構造体のビット フィールドは 64 ビットに制限されており、signed int、unsigned int、int64、または unsigned int64 のいずれかの型になります。 型の境界を越えるビット フィールドは、ビットをスキップして、ビット フィールドを次の型のアラインメントにアラインします。 たとえば、整数ビット フィールドは 32 ビット境界を越えてはなりません。

x86 コンパイラとの競合

4 バイトを超えるデータ型は、x86 コンパイラを使用してアプリケーションをコンパイルするときに、スタックに自動的にはアラインされません。 x86 コンパイラのアーキテクチャは 4 バイトでアラインされたスタックであるため、64 ビット整数のように 4 バイトを超えるものは、8 バイトのアドレスに自動的にアラインすることはできません。

アラインされていないデータの操作には、2 つの意味合いがあります。

  • アラインされた場所にアクセスする場合よりも、アラインされていない場所にアクセスするほうが時間がかかることがあります。
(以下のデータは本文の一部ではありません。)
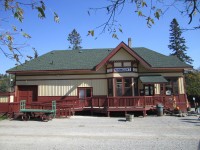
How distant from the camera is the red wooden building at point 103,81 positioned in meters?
23.4

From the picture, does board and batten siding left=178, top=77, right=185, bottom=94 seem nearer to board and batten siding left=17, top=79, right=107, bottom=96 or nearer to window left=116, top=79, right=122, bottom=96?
window left=116, top=79, right=122, bottom=96

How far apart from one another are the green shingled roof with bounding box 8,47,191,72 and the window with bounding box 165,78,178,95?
1.44 m

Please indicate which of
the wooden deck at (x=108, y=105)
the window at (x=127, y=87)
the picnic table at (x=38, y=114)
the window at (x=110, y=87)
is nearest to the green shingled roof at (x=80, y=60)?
the window at (x=110, y=87)

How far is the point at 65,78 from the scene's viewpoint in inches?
971

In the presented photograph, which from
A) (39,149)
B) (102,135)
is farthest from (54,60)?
(39,149)

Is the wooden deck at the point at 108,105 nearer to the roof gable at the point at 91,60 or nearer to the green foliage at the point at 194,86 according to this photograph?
the roof gable at the point at 91,60

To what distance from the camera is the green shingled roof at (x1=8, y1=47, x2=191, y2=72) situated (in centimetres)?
2498

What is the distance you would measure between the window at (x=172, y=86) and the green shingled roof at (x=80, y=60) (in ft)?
4.74

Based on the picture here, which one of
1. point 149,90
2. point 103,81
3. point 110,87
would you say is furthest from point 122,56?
point 149,90

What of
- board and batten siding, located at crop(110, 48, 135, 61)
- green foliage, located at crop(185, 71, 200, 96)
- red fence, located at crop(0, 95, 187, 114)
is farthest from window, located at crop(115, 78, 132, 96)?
green foliage, located at crop(185, 71, 200, 96)

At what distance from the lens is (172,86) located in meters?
24.7

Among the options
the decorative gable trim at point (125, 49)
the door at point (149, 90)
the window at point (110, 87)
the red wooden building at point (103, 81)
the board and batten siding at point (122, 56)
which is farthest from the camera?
the door at point (149, 90)

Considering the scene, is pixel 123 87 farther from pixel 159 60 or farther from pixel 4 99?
pixel 4 99

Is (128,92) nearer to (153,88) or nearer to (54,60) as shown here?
(153,88)
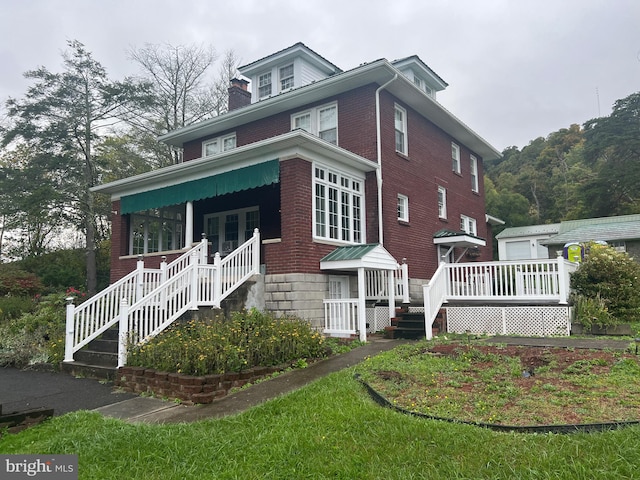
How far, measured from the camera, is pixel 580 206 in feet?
134

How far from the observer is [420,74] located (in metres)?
18.1

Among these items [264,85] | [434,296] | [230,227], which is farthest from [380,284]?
[264,85]

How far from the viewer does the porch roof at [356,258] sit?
10.5 metres

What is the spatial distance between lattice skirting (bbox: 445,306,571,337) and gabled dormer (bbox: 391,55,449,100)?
9.21 meters

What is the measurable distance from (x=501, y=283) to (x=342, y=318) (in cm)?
396

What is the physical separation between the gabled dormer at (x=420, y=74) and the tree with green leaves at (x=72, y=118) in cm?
1590

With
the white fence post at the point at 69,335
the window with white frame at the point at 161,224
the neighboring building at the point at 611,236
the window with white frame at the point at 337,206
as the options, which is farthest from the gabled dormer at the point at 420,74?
the white fence post at the point at 69,335

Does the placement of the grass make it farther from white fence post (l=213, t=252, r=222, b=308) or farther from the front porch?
the front porch

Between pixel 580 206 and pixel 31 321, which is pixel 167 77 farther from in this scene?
pixel 580 206

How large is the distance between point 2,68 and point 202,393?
2636 centimetres

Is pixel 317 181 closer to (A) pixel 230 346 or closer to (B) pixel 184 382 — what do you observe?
(A) pixel 230 346

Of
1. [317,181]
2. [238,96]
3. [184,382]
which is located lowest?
[184,382]

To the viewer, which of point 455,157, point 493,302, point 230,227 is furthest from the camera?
point 455,157

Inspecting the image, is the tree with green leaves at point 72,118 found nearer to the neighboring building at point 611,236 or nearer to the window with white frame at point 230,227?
the window with white frame at point 230,227
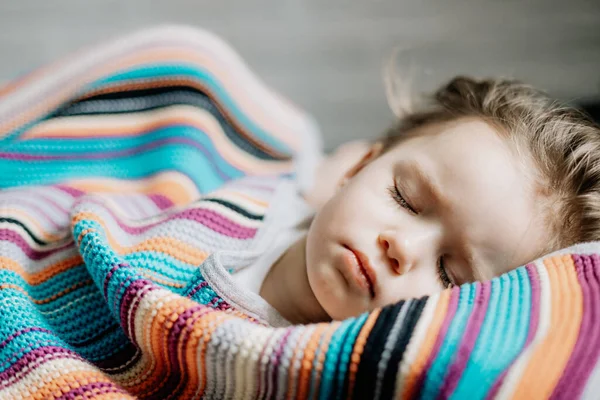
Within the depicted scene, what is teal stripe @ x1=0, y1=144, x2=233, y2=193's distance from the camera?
906 millimetres

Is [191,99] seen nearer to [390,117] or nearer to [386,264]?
[386,264]

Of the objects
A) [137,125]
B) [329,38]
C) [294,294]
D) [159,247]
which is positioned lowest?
[294,294]

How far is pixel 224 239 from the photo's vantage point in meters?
0.81

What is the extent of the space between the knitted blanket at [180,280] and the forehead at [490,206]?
50 mm

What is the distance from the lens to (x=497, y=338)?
0.53m

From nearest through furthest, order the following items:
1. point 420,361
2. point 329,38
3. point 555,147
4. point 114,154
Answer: point 420,361 < point 555,147 < point 114,154 < point 329,38

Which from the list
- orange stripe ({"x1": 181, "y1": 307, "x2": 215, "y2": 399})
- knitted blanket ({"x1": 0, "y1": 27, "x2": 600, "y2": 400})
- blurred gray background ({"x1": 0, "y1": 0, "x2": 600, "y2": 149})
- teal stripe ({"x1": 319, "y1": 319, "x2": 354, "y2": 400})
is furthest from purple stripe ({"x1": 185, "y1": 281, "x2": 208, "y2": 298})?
blurred gray background ({"x1": 0, "y1": 0, "x2": 600, "y2": 149})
  • アラインされていない場所は、インタロック操作では使用できません。

より厳密なアラインメントが必要な場合は、変数宣言で __declspec(align(N)) を使用します。 これにより、コンパイラは、指定された仕様に合わせてスタックを動的にアラインします。 ただし、実行時にスタックを動的に調整すると、アプリケーションの実行速度が低下する可能性があります。

x64 レジスタの使用

x64 アーキテクチャには、16 個の汎用レジスタ (これ以降、整数レジスタと呼びます) と 16 個の浮動小数点用の XMM/YMM レジスタが用意されています。 volatile レジスタは、呼び出しで使用された後に内容が破棄されることが、呼び出し元によって想定されているスクラッチ レジスタです。 関数呼び出しで使用された後もレジスタの値を保持するには非 volatile レジスタが必要です。使用された非 volatile レジスタの保存は、呼び出し先が行う必要があります。

レジスタの揮発性と保持

関数呼び出しで各レジスタがどのように使用されるかを次の表に示します。

Register 状態 使用
RAX Volatile 戻り値レジスタ
RCX Volatile 1 番目の整数引数
RDX Volatile 2 番目の整数引数
R8 Volatile 3 番目の整数引数
R9 Volatile 4 番目の整数引数
R10:R11 Volatile 必要に応じて、呼び出し元によって保持される必要があります。syscall/sysret 命令で使用されます。
R12:R15 非 volatile 呼び出し先によって保持される必要があります。
RDI 非 volatile 呼び出し先によって保持される必要があります。
RSI 非 volatile 呼び出し先によって保持される必要があります。
RBX 非 volatile 呼び出し先によって保持される必要があります。
RBP 非 volatile フレーム ポインターとして使用できます。呼び出し先によって保持される必要があります。
RSP 非 volatile スタック ポインター
XMM0, YMM0 Volatile 1 番目の FP 引数。__vectorcall が使用された場合の 1 番目のベクター型引数
XMM1, YMM1 Volatile 2 番目の FP 引数。__vectorcall が使用された場合の 2 番目のベクター型引数
XMM2, YMM2 Volatile 3 番目の FP 引数。__vectorcall が使用された場合の 3 番目のベクター型引数
XMM3, YMM3 Volatile 4 番目の FP 引数。__vectorcall が使用された場合の 4 番目のベクター型引数
XMM4, YMM4 Volatile 必要に応じて、呼び出し元によって保持される必要があります。__vectorcall が使用された場合の 5 番目のベクター型引数
XMM5, YMM5 Volatile 必要に応じて、呼び出し元によって保持される必要があります。__vectorcall が使用された場合の 6 番目のベクター型引数
XMM6:XMM15, YMM6:YMM15 非 volatile (XMM)、volatile (YMM の上半分) 呼び出し先によって保持される必要があります。 必要に応じて、呼び出し元によって YMM レジスタが保持される必要があります。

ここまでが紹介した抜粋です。